The Alex may get grant aid
City is considering forming a nonprofit organization to run theater, making it eligible for funds.

By Jason Wells

Published:  Last Updated Friday, May 9, 2008 10:31 PM PDT

CITY HALL — The city and the Alex Theatre’s governing board want to create a new nonprofit organization that would operate the historic venue, bring it to self-sufficiency and promote cultural arts citywide.

Under the proposed structure, the Alex Regional Theatre Board would be reformed into a private nonprofit umbrella arts management organization called Glendale Arts.

The new structure would allow the nonprofit to continue collecting from traditional revenue sources, like ticket sales and rental fees, while taking advantage of more grant and foundation funding opportunities that come with being a nonprofit organization, city officials said.

“We’re really looking to position ourselves as the voice of the arts community on the private side,” said Barry McComb, executive director of the Alex Regional Theatre Board.

A major part of that will be to compile the city’s arts resources under one domain, where residents and visitors can access the information — calendars, events, locations, performances — in one place, under one “brand.”

The creation of an arts “clearing house” would also lead to a guild of volunteers that, under Glendale Arts, could be assigned and be shared among member organizations, McComb said.

The Alex Theatre, in addition to being a major venue, also has plans to extend its box office ticketing capabilities to other arts organizations, which not only consolidates business operations for them, but produces another revenue source for the theater, McComb said.

Additional revenue and business ventures will play a major role in the mission and direction of Glendale Arts, formerly known as the Glendale Arts Alliance, since the current $415,000 annual subsidy from the Redevelopment Agency ends in 2015, city officials said.

The relationship between economic independence and benevolent arts promotion on behalf of Glendale Arts should be symbiotic as the city continues to push for more cultural arts options, Arts and Culture Commissioner Steven Lee said.

“We need a strong arts organization like Glendale Arts to help build a strong infrastructure that we can help nurture,” Lee said. “We are working with them hand in hand.”

Many of the commissioners attended the public Glendale Arts scoping meetings, in which community members gave input on how they wanted some of the city’s cultural deficiencies addressed through the new organization, including more government subsidies, venues and gallery space.

And in January, the commission voted to form a temporary three-member subcommittee to work more closely with city strategic arts planning efforts.

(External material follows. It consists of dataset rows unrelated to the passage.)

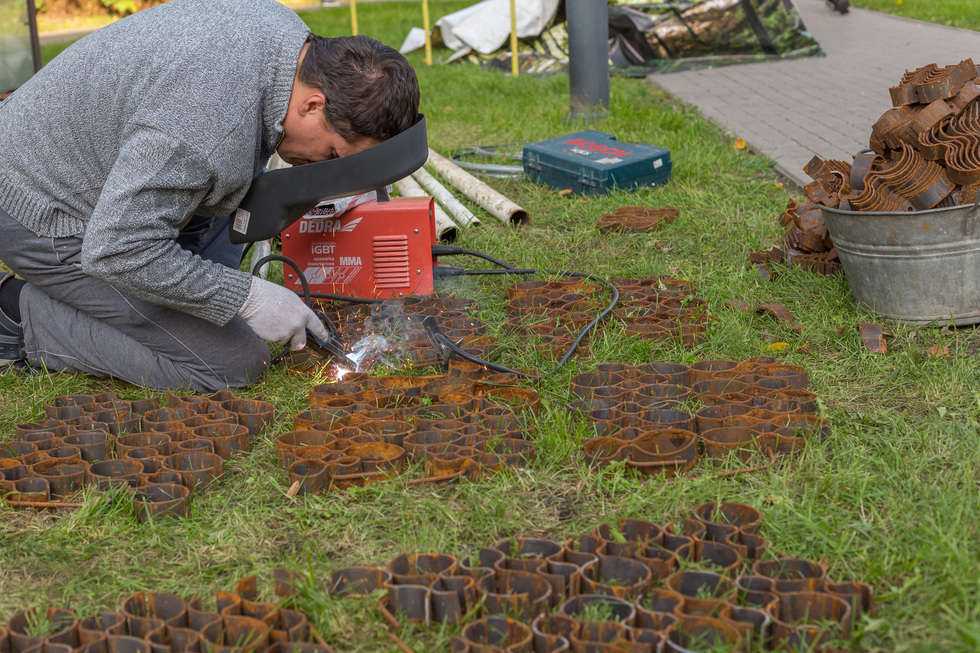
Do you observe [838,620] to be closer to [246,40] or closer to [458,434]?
[458,434]

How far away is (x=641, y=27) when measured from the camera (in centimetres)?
1035

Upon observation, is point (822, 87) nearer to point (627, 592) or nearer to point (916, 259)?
point (916, 259)

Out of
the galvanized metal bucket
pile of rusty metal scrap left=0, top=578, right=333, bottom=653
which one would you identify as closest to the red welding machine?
the galvanized metal bucket

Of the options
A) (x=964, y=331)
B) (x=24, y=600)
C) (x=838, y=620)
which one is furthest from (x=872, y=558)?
(x=24, y=600)

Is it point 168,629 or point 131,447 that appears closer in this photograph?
point 168,629

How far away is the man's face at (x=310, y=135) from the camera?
312 centimetres

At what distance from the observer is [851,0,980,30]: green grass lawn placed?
11.5 m

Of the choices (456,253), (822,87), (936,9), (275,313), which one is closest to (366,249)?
(456,253)

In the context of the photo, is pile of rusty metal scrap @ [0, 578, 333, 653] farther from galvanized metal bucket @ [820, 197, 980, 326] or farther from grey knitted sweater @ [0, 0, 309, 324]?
galvanized metal bucket @ [820, 197, 980, 326]

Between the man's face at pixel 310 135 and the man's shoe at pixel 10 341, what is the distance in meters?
1.30

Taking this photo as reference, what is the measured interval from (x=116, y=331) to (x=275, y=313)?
62 cm

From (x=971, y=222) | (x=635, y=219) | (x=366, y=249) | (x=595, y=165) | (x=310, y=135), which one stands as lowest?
(x=635, y=219)

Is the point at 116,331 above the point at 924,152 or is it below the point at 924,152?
below

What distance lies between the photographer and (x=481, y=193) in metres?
5.71
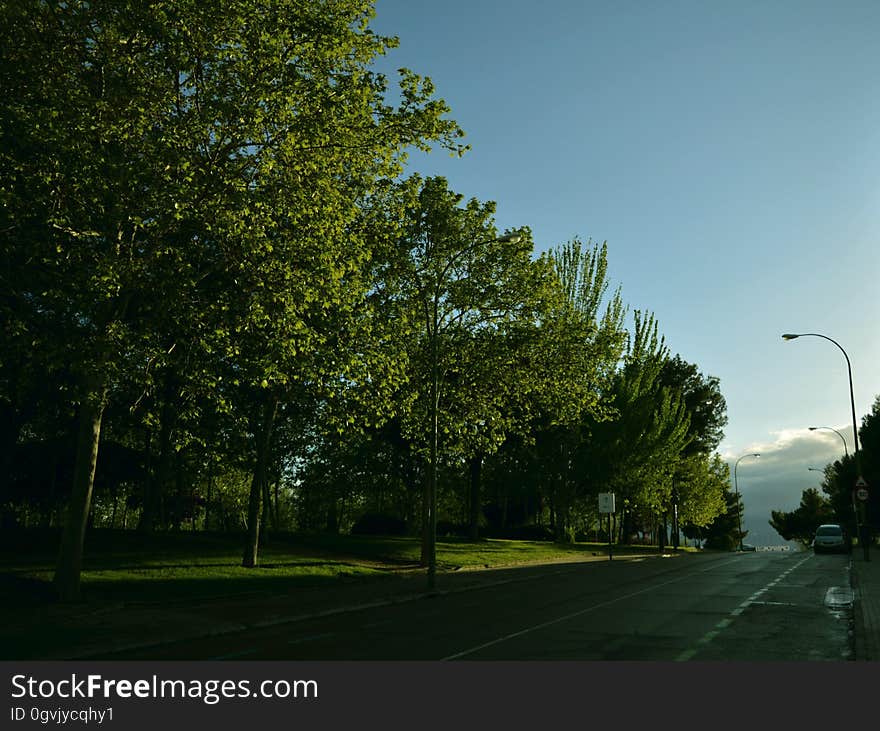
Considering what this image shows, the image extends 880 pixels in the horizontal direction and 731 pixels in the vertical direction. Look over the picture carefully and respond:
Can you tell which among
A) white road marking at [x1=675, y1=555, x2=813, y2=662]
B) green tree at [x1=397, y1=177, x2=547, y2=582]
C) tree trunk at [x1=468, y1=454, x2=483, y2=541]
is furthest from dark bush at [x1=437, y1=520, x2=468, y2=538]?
white road marking at [x1=675, y1=555, x2=813, y2=662]

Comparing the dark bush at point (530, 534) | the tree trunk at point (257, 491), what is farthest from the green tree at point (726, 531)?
the tree trunk at point (257, 491)

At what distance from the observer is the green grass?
18984 mm

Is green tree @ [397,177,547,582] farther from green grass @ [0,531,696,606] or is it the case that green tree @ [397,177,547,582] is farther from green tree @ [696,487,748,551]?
green tree @ [696,487,748,551]

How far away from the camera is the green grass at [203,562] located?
1898cm

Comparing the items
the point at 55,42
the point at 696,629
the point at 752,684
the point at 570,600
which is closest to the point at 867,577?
the point at 570,600

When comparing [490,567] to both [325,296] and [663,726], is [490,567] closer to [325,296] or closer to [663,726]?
[325,296]

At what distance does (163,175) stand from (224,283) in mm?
3262

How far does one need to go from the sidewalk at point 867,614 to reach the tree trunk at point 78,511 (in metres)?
14.7

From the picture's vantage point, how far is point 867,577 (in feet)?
79.9

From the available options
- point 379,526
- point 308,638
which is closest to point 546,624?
point 308,638

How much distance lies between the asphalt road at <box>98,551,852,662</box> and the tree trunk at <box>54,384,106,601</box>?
522 cm

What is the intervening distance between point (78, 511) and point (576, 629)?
1083cm

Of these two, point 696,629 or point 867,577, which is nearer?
point 696,629

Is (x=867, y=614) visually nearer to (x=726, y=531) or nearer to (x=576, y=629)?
(x=576, y=629)
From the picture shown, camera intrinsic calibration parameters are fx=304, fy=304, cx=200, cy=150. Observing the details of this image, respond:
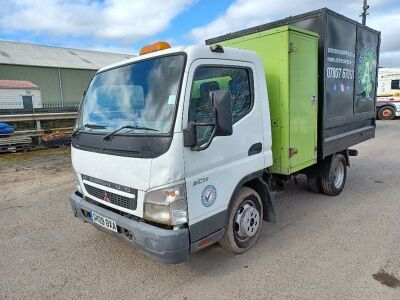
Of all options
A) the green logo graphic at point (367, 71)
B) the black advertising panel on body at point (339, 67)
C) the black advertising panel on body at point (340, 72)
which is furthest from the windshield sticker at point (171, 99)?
the green logo graphic at point (367, 71)

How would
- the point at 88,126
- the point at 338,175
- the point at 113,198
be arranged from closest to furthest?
the point at 113,198 → the point at 88,126 → the point at 338,175

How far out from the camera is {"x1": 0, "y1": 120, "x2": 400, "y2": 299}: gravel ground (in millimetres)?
2838

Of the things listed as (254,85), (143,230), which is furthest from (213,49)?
(143,230)

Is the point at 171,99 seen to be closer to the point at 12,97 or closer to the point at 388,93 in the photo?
the point at 388,93

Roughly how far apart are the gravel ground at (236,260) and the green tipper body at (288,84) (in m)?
0.97

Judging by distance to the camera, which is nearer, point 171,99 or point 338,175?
point 171,99

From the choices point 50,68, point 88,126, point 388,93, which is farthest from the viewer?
point 50,68

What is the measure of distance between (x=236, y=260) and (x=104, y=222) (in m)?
1.47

But the municipal arts movement was dealt a setback in April, when the city’s first community services coordinator, Eve Rappoport, left to take a position with the city of Torrance.

Her job was to increase the visibility of city arts and cultural programs, and to serve as the liaison between the arts commission and Glendale’s stock of artists and venues.

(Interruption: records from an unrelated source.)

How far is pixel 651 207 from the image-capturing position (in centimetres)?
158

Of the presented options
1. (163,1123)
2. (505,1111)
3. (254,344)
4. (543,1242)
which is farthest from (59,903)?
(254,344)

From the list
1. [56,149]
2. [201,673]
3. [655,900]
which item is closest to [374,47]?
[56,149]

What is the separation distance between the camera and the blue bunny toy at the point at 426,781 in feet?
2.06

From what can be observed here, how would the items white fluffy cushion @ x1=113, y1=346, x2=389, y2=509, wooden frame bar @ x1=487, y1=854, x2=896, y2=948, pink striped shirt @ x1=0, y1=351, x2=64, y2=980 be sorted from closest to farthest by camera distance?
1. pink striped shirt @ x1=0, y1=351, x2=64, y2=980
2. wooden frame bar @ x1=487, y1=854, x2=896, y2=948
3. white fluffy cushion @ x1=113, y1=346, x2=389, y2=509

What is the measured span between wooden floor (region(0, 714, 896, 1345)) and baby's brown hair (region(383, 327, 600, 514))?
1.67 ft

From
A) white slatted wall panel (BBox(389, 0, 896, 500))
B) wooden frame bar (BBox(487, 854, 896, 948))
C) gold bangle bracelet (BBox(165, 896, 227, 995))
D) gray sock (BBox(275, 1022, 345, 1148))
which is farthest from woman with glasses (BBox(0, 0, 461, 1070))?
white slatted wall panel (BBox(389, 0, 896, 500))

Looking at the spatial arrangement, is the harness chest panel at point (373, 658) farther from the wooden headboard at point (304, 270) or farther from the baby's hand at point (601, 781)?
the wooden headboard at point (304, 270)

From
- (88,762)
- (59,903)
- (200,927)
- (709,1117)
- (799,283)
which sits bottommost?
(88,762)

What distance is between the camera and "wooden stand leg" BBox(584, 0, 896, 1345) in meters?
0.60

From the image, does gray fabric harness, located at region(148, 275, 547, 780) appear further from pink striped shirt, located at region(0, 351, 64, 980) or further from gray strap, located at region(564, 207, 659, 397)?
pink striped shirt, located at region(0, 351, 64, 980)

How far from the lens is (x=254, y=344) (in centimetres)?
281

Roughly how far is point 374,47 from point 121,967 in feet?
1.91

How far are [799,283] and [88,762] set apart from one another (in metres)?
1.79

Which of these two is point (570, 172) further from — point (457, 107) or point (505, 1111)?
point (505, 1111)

In the process, she provided about 95% of the commission’s resources through project management and coordination, Lee said. The position is still vacant.

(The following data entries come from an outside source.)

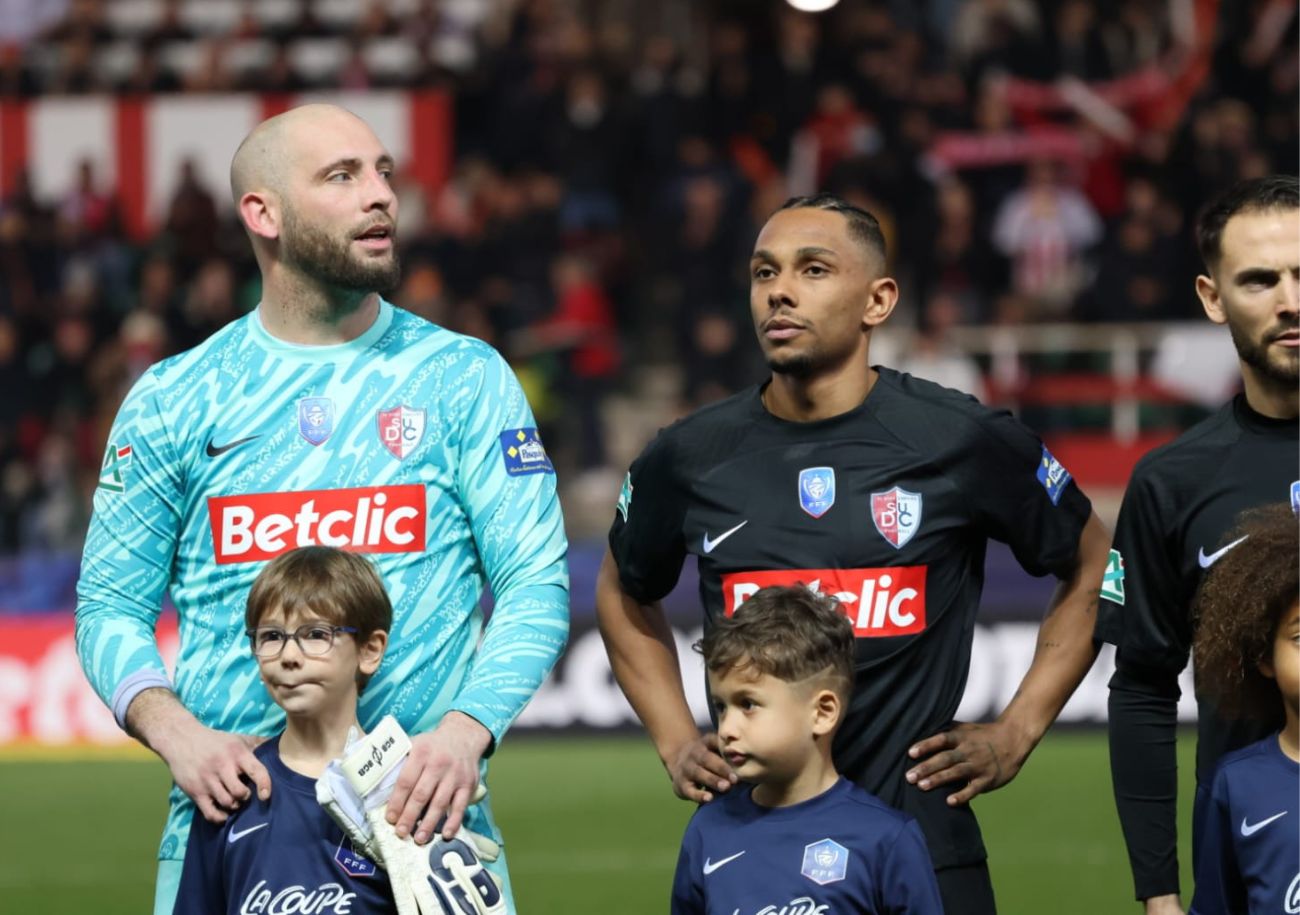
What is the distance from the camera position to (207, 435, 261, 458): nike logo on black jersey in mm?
4375

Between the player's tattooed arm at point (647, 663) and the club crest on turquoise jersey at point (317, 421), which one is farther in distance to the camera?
the player's tattooed arm at point (647, 663)

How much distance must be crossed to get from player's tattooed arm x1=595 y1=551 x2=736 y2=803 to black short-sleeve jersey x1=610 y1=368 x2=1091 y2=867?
0.82ft

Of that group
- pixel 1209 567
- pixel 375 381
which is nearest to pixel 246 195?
pixel 375 381

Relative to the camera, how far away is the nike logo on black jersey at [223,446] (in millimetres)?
4375

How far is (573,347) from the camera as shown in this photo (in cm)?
1551

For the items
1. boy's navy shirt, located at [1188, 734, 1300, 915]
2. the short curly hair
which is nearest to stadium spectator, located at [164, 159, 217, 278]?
the short curly hair

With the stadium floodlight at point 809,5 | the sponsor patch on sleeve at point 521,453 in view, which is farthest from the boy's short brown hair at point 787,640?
the stadium floodlight at point 809,5

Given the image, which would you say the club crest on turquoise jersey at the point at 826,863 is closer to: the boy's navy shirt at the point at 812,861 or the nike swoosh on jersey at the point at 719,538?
the boy's navy shirt at the point at 812,861

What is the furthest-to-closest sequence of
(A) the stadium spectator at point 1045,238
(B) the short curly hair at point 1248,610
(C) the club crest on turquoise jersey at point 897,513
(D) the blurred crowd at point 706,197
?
(A) the stadium spectator at point 1045,238, (D) the blurred crowd at point 706,197, (C) the club crest on turquoise jersey at point 897,513, (B) the short curly hair at point 1248,610

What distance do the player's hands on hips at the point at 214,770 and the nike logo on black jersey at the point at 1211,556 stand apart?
6.18 ft

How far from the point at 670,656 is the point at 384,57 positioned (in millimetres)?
14554

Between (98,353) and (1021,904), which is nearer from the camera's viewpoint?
(1021,904)

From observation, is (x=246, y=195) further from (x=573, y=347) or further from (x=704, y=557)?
(x=573, y=347)

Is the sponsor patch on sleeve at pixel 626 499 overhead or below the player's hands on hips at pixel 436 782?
overhead
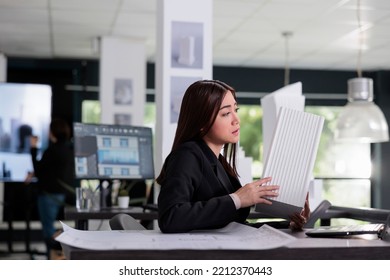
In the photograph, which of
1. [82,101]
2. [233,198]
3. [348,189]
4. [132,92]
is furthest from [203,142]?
[348,189]

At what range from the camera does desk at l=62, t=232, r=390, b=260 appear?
4.35 feet

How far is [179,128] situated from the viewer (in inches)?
79.3

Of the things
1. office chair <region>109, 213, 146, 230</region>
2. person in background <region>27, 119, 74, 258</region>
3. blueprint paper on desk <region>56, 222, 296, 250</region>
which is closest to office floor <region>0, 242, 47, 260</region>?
person in background <region>27, 119, 74, 258</region>

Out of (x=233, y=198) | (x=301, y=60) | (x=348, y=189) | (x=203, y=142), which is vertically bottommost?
(x=348, y=189)

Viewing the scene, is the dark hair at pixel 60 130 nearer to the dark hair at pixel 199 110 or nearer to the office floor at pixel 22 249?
the office floor at pixel 22 249

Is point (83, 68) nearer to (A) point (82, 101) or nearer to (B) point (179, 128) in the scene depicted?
(A) point (82, 101)

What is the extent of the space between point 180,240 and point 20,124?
7.24 metres

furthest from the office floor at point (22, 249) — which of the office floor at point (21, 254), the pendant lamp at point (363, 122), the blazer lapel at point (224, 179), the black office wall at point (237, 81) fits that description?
the blazer lapel at point (224, 179)

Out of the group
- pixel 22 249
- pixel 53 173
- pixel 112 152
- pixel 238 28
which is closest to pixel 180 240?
pixel 112 152

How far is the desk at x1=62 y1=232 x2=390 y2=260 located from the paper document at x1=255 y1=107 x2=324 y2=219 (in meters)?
0.32

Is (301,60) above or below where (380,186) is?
above

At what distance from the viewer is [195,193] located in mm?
1887

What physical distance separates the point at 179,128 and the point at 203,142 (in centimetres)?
9
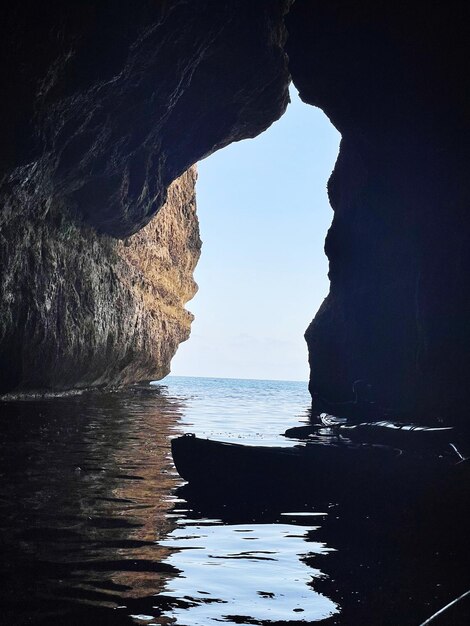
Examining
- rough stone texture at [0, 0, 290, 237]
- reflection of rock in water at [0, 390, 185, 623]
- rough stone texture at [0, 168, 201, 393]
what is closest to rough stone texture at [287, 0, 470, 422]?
rough stone texture at [0, 0, 290, 237]

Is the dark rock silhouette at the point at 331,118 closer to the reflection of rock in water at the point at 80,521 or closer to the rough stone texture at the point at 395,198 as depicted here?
the rough stone texture at the point at 395,198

It is that hobbled progress that continues to frustrate one of the biggest cultural arts proponents on the City Council, Mayor John Drayman said.

While the Glendale Arts proposal would certainly help in unifying the arts movement, real progress in expanding cultural venues, such as a first-class museum or more gallery space, won’t happen until the city fully devotes its financial and organizational muscle behind the effort, he said.

Historically, the city has pointed to struggling nonprofits and playhouses to stoke Glendale’s arts image, but “that is not enough,” Drayman said.

Supporting the formation of an umbrella arts organization may be a step in the right direction, but “that is not a city arts program, and we need that,” he said.

An Arts & Economic Prosperity study, sponsored by Americans for the Arts, found that in 2005 the nonprofit arts and culture community in Glendale was a $12.7-million industry, generating 357 full-time jobs and $1.5 million in local and state tax revenue.

Without laying the groundwork for expansion of that industry, surrounding communities will capture the growth and leave Glendale behind, Drayman said.

And in that vein, the city and Alex Theatre, through Glendale Arts, are intrinsically tied, McComb said.

“At our core is collaboration,” he said. “We’re not looking to be on that island out there by ourselves.”

The Redevelopment Agency, in its dual role as the City Council, will consider the final proposal at 2:30 p.m. Tuesday in City Council Chambers, 613 E. Broadway.